> **RECORDS FOR PROCESSING**:
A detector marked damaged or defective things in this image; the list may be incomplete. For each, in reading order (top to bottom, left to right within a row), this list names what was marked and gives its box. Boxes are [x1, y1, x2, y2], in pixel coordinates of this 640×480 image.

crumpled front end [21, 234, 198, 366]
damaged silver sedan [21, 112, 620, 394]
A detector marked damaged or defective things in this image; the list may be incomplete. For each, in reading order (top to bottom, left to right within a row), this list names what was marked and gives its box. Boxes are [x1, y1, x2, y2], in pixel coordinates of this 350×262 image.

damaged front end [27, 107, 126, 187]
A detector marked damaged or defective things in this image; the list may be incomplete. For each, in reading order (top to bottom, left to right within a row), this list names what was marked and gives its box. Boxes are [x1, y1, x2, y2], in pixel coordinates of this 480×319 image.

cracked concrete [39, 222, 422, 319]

> **WRITTEN REQUEST**: Reproduce each of the records above word for word, changing nothing.

> **EXPECTED OUTPUT**:
A detector marked damaged or defective things in this image; the list may be incomplete. For each, in reading order (top to bottom, left to right within a row), this list names what was marked and gives its box. Boxes are [x1, y1, x2, y2], in pixel coordinates of this 640×480 image.

crumpled front end [21, 234, 198, 366]
damaged silver sedan [21, 112, 620, 394]
A detector marked damaged or defective things in this image; the list may be incomplete. For each, in reading order (top to bottom, left to right within a row), this list names what was marked and gives its box. Boxes are [x1, y1, x2, y2], in pixel coordinates of this 350×262 image.

damaged front end [27, 107, 126, 187]
A detector marked damaged or defective things in this image; the list may be incomplete. For each, in reading order (top to bottom, left to right within a row), this list names what was marked and gives its box. Boxes are [x1, y1, x2, y2], in pixel coordinates of this 480×319 image.

cracked concrete [39, 222, 422, 319]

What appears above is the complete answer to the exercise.